L'economia liberale ha, quindi, rappresentato una profonda frattura con le precedenti concezioni economiche: sia la terra che il lavoro furono trattati come se fossero prodotti in vendita, in altri termini vennero trasformati in merci. Il lavoro, fino ad allora parte integrante della vita, diventa un mezzo per guadagnarsi da vivere, separando il tempo di lavoro dal tempo di vita. In altre parole il lavoro concreto si è trasformato in quello che Marx ha definito "lavoro astratto". Nelle società indigene invece non esiste una separazione tra tempo di lavoro e tempo libero in quanto ritengono altrettanto seria la coltivazione dei campi, i festeggiamenti o la visita a parenti ed amici. Gli aborigeni australiani Yir Yront, ad esempio, non distinguono tra lavoro e gioco.

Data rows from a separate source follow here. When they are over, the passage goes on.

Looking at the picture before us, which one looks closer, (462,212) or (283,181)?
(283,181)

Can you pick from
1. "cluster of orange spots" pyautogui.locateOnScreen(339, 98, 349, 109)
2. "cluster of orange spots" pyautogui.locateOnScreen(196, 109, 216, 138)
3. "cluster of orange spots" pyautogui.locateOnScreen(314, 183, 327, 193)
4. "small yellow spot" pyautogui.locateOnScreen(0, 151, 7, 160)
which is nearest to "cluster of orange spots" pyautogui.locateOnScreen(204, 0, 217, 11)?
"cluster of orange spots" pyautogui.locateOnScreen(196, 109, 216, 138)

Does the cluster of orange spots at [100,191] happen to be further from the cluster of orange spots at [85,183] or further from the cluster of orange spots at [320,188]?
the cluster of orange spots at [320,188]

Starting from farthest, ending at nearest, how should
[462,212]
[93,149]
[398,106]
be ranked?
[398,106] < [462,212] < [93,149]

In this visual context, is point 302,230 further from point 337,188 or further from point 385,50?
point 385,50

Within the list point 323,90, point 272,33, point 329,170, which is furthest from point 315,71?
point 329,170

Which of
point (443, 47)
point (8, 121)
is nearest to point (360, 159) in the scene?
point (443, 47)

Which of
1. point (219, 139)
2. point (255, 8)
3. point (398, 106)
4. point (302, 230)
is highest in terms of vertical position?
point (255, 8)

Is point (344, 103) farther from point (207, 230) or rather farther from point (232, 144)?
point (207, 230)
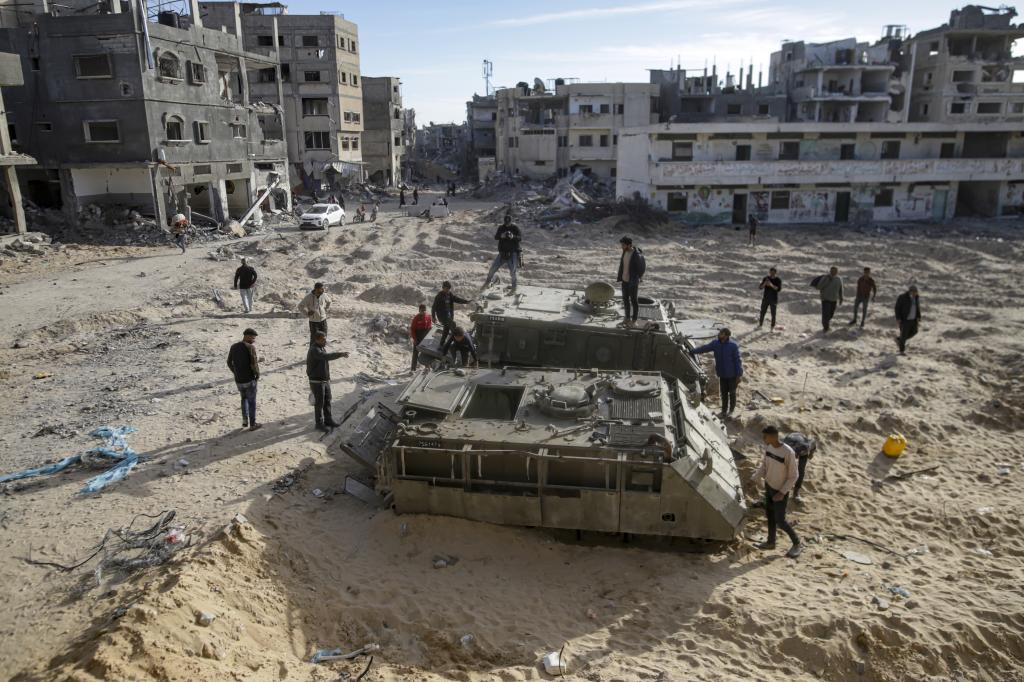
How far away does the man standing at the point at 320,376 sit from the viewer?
36.3ft

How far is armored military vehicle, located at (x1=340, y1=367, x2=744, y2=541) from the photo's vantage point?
789cm

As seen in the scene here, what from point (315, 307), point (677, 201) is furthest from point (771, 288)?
point (677, 201)

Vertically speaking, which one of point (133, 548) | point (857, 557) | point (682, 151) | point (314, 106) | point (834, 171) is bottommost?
point (857, 557)

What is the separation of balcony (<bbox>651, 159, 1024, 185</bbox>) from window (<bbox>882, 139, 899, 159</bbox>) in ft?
4.78

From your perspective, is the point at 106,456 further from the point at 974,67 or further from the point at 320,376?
the point at 974,67

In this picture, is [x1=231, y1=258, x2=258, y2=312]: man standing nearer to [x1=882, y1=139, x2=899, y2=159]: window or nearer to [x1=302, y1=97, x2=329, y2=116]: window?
[x1=882, y1=139, x2=899, y2=159]: window

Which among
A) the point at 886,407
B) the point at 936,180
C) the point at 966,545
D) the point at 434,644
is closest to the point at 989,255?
the point at 936,180

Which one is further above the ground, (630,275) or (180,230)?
(630,275)

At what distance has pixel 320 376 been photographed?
36.6 feet

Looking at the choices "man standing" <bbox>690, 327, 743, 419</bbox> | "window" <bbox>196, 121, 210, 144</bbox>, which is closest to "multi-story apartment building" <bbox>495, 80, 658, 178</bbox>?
"window" <bbox>196, 121, 210, 144</bbox>

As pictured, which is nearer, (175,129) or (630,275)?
(630,275)

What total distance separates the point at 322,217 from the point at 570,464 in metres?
29.4

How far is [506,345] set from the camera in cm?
1216

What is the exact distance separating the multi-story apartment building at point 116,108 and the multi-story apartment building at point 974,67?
152ft
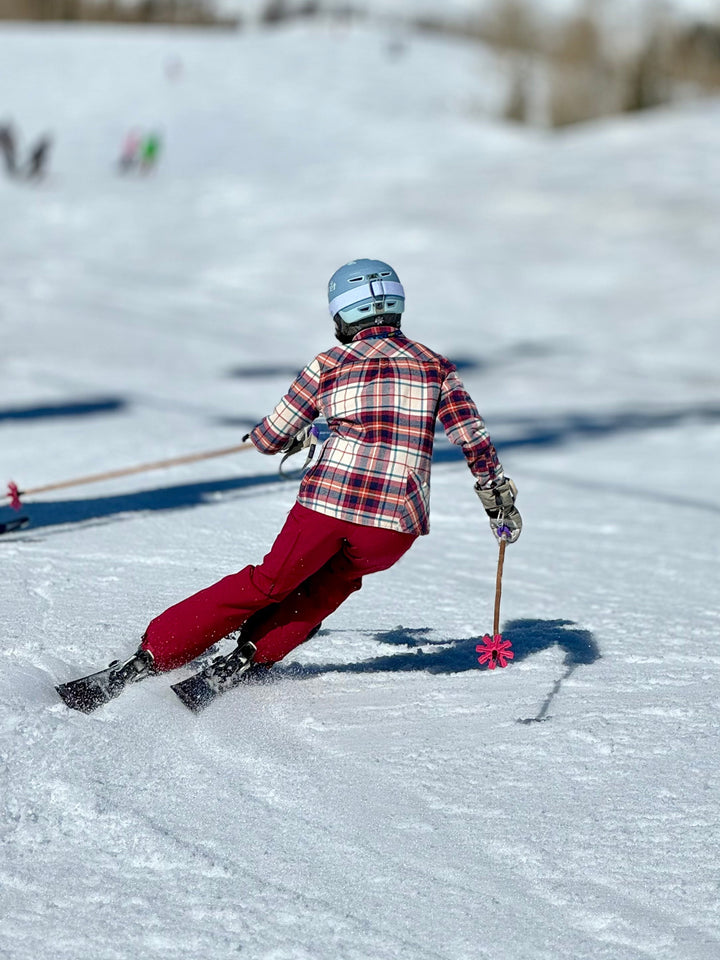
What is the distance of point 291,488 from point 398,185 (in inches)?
718

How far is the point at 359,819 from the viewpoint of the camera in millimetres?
3340

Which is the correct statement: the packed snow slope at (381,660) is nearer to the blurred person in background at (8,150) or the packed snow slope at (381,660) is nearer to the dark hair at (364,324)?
the dark hair at (364,324)

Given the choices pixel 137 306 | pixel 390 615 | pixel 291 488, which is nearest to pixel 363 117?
pixel 137 306

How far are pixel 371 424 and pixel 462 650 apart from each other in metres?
1.28

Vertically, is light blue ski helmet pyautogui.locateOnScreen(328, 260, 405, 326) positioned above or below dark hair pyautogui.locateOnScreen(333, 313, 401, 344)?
above

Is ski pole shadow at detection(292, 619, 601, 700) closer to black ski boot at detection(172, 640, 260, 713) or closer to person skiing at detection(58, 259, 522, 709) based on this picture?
black ski boot at detection(172, 640, 260, 713)

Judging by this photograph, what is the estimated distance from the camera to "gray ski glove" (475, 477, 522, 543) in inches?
158

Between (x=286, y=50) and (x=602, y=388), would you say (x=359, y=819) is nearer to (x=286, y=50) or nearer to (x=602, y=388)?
(x=602, y=388)

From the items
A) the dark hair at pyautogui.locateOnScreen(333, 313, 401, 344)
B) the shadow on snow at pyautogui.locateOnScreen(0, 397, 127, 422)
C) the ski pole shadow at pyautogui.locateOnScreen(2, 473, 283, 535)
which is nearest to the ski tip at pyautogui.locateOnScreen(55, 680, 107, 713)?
the dark hair at pyautogui.locateOnScreen(333, 313, 401, 344)

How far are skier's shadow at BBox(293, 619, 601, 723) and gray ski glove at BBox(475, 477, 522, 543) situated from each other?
62 cm

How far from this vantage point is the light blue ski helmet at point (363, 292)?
390 cm

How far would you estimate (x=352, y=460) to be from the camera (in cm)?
388

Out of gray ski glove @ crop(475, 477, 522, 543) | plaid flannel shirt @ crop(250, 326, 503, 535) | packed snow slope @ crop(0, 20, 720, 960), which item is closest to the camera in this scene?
packed snow slope @ crop(0, 20, 720, 960)

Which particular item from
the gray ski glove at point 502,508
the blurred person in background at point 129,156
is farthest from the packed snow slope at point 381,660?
the blurred person in background at point 129,156
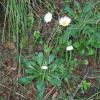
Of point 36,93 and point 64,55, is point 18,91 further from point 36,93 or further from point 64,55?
point 64,55

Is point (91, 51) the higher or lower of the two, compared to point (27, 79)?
higher

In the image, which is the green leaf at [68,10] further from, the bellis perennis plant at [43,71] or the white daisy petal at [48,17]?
the bellis perennis plant at [43,71]

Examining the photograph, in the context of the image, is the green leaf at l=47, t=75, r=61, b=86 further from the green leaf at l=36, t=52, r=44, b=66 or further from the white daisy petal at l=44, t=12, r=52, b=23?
the white daisy petal at l=44, t=12, r=52, b=23

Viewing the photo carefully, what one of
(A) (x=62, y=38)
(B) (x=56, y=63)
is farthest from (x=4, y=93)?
(A) (x=62, y=38)

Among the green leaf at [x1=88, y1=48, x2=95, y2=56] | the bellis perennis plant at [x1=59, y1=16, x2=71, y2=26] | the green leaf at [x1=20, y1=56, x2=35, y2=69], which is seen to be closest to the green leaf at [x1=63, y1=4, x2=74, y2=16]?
the bellis perennis plant at [x1=59, y1=16, x2=71, y2=26]

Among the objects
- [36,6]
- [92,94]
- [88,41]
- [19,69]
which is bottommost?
[92,94]

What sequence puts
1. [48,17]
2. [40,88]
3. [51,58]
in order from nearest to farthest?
[40,88], [51,58], [48,17]

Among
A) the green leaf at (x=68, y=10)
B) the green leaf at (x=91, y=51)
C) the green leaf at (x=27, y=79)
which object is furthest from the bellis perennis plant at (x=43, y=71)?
the green leaf at (x=68, y=10)

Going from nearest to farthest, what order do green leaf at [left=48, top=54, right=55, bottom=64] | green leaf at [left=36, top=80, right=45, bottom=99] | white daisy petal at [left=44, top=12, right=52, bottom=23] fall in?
green leaf at [left=36, top=80, right=45, bottom=99], green leaf at [left=48, top=54, right=55, bottom=64], white daisy petal at [left=44, top=12, right=52, bottom=23]

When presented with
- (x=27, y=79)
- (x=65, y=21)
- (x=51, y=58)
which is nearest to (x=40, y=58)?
(x=51, y=58)

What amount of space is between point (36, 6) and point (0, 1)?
1.07 ft

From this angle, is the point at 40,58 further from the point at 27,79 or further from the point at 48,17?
the point at 48,17

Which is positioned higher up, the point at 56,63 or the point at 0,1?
the point at 0,1

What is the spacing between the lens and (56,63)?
280cm
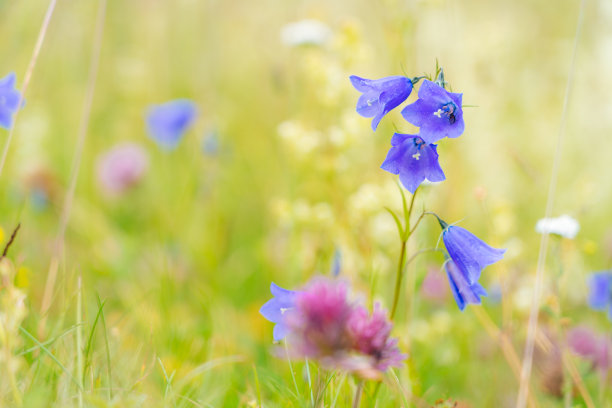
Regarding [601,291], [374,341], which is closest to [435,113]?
[374,341]

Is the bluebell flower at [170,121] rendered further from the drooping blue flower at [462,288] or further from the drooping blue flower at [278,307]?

L'analisi delle società indigene attraverso gli strumenti concettuali della teoria economica liberale deforma la realtà. La terra viene trasformata in capitale, ogni scambio di prodotti diventa commercio e una ricompensa per un bene o servizio prestato si converte in interesse. Nelle società tradizionali, invece, è impossibile analizzare i fatti economici, compreso il rapporto con la terra, separatamente dalle istituzioni politiche, religiose e di parentela, in quanto l'economia è incorporata nella società e non la società nell'economia.
L'economia liberale non ha solo introdotto nuove leggi economiche, trasformando quelli che prima erano mercati isolati in un sistema di mercati autoregolati e assoggettando l'intero sistema sociale alle sue leggi, ma ha dato vita ad una nuova società. Uno dei momenti più importanti di questo processo fu la trasformazione del lavoro e della terra in merci, in grado quindi di poter essere acquistati e venduti all'interno del sistema dei mercati. In questo modo il lavoro, che è sinonimo di uomo, e la terra, che è sinonimo di natura - fino ad allora parte integrante dell'intero sistema sociale - sono stati consegnati alle leggi economiche. In altri termini possiamo dire che fino ad allora il sistema economico era "immerso" nel sistema dei rapporti sociali; con l'economia liberale, al contrario, sono i rapporti sociali ad essere immersi nel sistema economico e governati da questo (Polanyi). Tutto questo ha portato l'uomo occidentale ha definire i moventi delle sue azioni esclusivamente in termini economici e quindi ad una deformazione della percezione che aveva della natura, di se stesso e degli altri.
Ma se questi moventi economici come la massimizzazione individuale del guadagno, di cui parlano gli economisti, fossero innati nell'uomo, dovremmo considerare le società "indigene", nelle quali in genere sono assenti le spinte individuali all'accumulazione della ricchezza, come innaturali. "Questa forma di razionalità economica è il prodotto di una evoluzione storica particolare che caratterizza le società capitalistiche sviluppate dove il controllo e l'accumulazione del capitale costituiscono il punto strategico della competizione sociale" (M. Godelier).
Il capitalismo industriale si sarebbe imposto definitivamente, secondo alcuni storici, nel momento in cui avrebbe sottomesso le altre forme di razionalità. La razionalità economica avrebbe fatto tabula rasa di tutti gli altri valori "irrazionali" dal punto di vista economico, trasformando i rapporti tra gli individui in rapporti di denaro, tra le classi in rapporti di forza e infine quelli tra l'uomo e la natura in rapporti esclusivamente strumentali e di sfruttamento.
Secondo Habermas la razionalità economica è una forma particolare di razionalità "cognitivo-strumentale" che non solo viene applicata nei confronti di azioni alle quali è inapplicabile, ma arriva a "colonizzare" perfino il tessuto relazionale da cui dipende l'integrazione sociale, l'educazione e la socializzazione degli individui: "la modernizzazione capitalistica segue un modello in base al quale la razionalità cognitivo-strumentale, oltre che negli ambiti di economia e Stato, penetra in altri ambiti di vita strutturati in modo comunicativo e lì ottiene un primato a scapito della razionalità pratico-morale ed estetico-pratica, per cui si creano disturbi nella riproduzione simbolica del mondo vitale" (Habermas).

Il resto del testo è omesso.